═════ Collected data

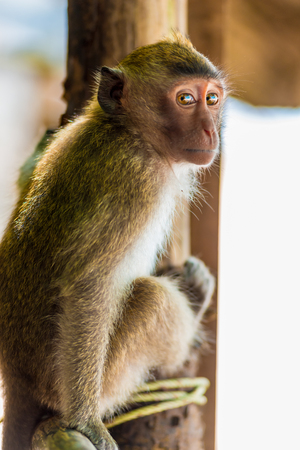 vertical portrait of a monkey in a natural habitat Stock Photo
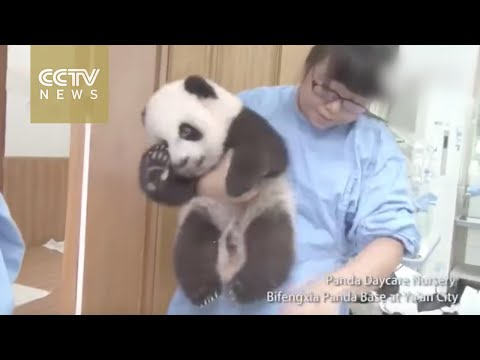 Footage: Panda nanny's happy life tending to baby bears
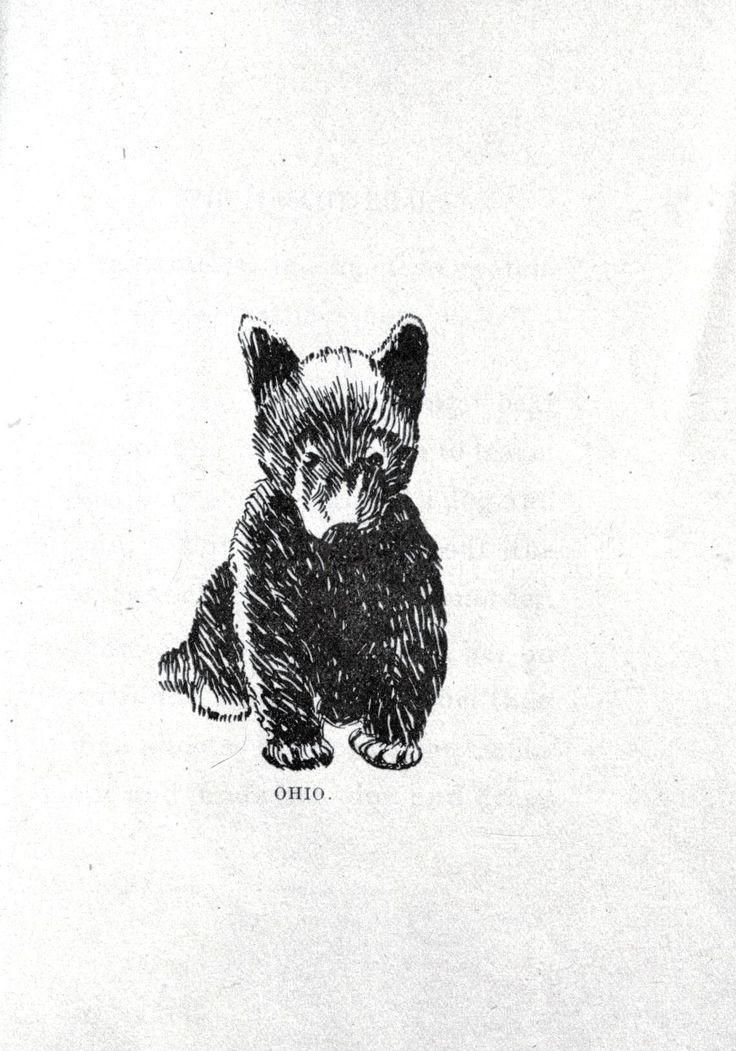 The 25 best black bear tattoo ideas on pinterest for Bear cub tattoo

══════════

- Assignment
An exact copy of every line above is needed, without the images.

- Your solution
 vertical portrait of a monkey in a natural habitat Stock Photo
 Footage: Panda nanny's happy life tending to baby bears
 The 25 best black bear tattoo ideas on pinterest for Bear cub tattoo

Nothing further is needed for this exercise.